→ **Written request**:
Report how many lines of the data below contain the string "outcrop". Reply with the number alone.
######
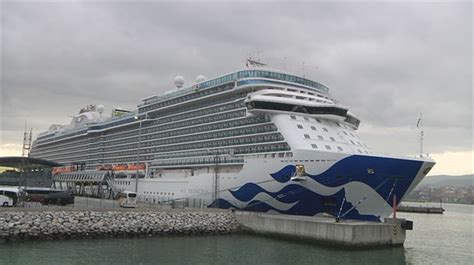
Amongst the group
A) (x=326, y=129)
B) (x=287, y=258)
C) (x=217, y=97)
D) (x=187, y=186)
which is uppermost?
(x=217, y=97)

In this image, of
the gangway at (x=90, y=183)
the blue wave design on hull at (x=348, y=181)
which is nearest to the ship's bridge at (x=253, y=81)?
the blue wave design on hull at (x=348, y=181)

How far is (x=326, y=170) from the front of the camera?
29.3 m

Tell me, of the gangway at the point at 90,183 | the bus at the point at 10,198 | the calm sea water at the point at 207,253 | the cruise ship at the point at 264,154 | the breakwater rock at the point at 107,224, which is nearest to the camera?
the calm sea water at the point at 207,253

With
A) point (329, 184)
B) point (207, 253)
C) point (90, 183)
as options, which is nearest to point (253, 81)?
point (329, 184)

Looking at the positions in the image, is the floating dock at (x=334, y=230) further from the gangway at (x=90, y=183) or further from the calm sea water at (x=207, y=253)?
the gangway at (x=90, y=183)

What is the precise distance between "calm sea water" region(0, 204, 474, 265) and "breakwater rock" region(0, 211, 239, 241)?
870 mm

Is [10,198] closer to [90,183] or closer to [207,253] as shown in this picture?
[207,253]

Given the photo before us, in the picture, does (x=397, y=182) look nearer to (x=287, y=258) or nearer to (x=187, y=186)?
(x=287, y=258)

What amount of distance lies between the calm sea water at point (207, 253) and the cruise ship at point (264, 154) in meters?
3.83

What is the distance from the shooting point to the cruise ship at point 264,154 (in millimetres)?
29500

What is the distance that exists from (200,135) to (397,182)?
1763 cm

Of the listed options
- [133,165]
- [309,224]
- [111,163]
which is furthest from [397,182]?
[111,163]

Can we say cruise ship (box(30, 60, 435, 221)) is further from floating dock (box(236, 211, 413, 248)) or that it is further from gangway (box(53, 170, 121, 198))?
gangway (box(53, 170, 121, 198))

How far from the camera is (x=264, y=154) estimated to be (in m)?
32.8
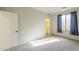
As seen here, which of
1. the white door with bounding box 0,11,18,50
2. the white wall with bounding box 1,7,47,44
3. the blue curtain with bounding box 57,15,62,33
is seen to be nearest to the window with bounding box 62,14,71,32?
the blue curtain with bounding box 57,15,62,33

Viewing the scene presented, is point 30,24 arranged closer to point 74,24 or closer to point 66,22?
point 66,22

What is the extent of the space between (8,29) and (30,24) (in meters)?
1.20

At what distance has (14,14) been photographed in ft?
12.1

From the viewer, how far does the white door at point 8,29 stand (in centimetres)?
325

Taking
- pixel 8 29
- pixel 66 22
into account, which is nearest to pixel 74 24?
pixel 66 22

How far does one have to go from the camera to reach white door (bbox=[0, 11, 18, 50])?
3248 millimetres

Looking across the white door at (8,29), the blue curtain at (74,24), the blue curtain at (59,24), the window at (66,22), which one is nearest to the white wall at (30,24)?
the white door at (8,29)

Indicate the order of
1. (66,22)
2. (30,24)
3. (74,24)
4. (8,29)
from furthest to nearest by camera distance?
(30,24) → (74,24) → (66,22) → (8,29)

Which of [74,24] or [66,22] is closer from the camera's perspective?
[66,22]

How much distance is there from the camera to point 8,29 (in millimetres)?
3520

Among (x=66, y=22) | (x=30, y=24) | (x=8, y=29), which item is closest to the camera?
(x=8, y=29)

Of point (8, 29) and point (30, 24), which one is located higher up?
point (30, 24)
######
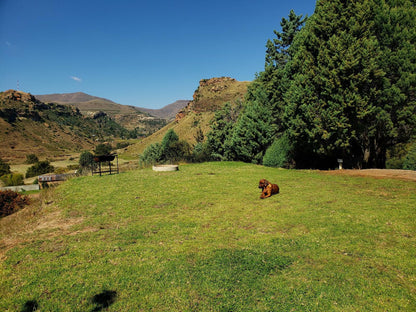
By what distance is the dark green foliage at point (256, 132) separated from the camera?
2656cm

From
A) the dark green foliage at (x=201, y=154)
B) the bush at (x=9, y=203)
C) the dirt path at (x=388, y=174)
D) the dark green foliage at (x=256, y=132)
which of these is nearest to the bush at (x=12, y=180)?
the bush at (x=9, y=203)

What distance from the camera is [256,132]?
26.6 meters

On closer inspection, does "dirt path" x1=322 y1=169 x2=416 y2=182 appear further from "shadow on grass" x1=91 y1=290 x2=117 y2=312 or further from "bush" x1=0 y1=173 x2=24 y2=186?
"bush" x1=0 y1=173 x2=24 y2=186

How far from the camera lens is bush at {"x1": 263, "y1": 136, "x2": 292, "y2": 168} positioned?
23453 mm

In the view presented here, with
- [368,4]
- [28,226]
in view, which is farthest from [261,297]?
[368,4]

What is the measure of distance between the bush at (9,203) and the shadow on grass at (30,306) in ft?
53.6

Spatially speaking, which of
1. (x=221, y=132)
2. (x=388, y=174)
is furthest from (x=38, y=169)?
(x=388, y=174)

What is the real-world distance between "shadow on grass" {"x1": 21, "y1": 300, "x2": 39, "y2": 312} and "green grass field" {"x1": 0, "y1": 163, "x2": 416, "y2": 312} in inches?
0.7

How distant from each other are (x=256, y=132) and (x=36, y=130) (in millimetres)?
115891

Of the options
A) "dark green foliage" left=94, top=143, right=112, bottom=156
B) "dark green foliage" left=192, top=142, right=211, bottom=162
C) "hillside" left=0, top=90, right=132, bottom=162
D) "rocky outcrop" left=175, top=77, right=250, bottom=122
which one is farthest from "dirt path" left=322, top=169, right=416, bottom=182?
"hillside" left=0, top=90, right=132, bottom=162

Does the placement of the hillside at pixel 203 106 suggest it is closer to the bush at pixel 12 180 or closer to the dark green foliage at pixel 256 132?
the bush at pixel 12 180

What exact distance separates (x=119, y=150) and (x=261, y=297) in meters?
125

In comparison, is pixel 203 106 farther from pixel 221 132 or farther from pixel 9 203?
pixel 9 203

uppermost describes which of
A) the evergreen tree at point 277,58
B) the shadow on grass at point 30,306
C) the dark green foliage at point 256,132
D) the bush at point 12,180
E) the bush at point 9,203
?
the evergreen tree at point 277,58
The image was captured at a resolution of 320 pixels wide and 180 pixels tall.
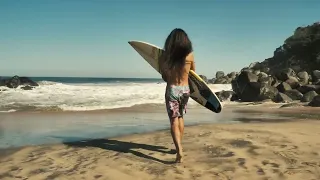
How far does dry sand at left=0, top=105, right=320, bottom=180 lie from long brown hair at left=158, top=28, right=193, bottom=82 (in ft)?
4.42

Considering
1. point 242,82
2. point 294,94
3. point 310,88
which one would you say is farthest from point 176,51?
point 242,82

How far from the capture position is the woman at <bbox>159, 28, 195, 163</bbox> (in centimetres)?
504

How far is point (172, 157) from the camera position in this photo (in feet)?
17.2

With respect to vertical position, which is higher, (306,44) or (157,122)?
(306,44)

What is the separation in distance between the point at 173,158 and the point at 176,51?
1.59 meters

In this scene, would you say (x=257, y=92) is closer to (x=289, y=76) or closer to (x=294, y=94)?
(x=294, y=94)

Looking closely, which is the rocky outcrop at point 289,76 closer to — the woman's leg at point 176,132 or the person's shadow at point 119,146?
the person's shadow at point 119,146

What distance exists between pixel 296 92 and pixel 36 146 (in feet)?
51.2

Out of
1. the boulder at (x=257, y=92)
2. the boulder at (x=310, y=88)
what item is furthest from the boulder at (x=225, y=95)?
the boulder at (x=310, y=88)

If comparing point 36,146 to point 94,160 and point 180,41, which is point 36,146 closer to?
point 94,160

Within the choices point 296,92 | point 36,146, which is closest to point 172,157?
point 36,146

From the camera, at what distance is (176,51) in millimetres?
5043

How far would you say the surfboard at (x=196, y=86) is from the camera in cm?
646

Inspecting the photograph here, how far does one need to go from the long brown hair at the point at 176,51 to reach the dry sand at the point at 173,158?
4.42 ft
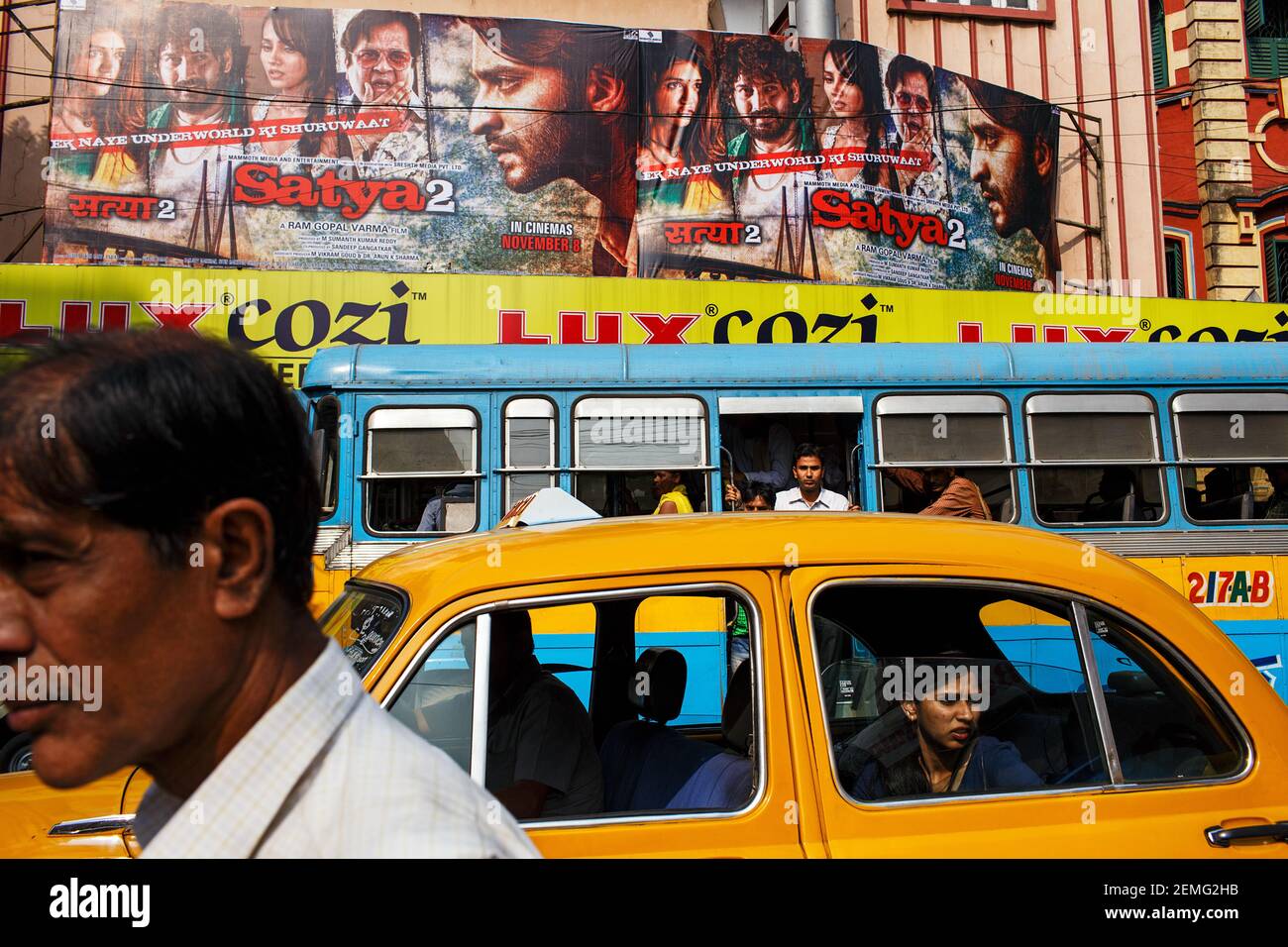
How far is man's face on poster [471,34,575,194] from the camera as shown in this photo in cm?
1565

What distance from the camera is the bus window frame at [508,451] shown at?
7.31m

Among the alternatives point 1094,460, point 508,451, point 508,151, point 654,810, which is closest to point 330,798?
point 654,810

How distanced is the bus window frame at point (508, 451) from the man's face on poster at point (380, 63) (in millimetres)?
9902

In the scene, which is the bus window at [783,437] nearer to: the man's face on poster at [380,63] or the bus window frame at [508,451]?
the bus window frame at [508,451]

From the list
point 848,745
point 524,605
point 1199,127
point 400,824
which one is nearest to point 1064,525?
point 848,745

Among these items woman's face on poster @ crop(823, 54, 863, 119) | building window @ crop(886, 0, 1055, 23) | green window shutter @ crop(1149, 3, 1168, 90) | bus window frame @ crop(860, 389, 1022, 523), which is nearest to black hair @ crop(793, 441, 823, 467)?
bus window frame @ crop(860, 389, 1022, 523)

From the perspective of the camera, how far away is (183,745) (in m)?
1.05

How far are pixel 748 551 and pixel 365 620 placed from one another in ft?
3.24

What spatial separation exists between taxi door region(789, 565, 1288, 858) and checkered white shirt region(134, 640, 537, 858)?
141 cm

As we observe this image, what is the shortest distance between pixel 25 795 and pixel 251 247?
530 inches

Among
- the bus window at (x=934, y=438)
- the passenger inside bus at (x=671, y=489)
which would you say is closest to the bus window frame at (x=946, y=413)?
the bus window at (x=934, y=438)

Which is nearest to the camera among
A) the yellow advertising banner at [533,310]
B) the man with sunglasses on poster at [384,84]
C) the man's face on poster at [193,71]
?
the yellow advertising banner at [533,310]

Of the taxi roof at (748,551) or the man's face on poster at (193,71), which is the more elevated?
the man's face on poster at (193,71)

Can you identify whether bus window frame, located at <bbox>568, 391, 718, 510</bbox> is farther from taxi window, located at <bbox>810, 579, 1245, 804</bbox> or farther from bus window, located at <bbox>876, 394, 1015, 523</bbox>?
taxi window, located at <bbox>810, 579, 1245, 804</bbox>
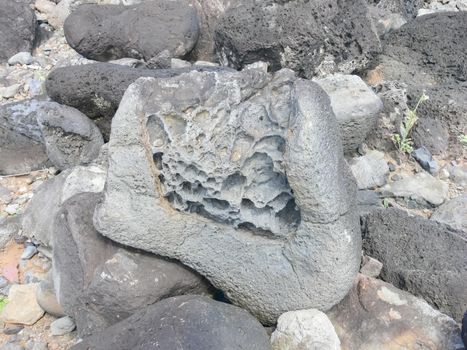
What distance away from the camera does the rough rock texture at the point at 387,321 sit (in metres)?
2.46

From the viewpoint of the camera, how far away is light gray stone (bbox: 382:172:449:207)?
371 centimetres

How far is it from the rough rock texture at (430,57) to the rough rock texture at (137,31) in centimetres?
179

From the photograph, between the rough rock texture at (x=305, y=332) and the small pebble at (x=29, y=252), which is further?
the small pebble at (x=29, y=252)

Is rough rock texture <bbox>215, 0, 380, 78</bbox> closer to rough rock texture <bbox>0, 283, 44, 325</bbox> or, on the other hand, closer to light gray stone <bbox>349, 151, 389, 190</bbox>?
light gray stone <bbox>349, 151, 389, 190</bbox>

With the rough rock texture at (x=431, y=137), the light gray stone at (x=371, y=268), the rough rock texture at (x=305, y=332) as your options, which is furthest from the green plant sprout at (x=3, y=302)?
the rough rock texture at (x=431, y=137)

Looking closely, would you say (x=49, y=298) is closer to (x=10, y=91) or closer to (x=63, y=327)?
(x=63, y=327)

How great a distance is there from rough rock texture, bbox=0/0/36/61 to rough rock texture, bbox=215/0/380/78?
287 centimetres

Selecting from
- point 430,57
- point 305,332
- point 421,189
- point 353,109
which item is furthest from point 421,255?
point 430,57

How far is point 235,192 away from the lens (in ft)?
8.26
######
→ **Written response**:
2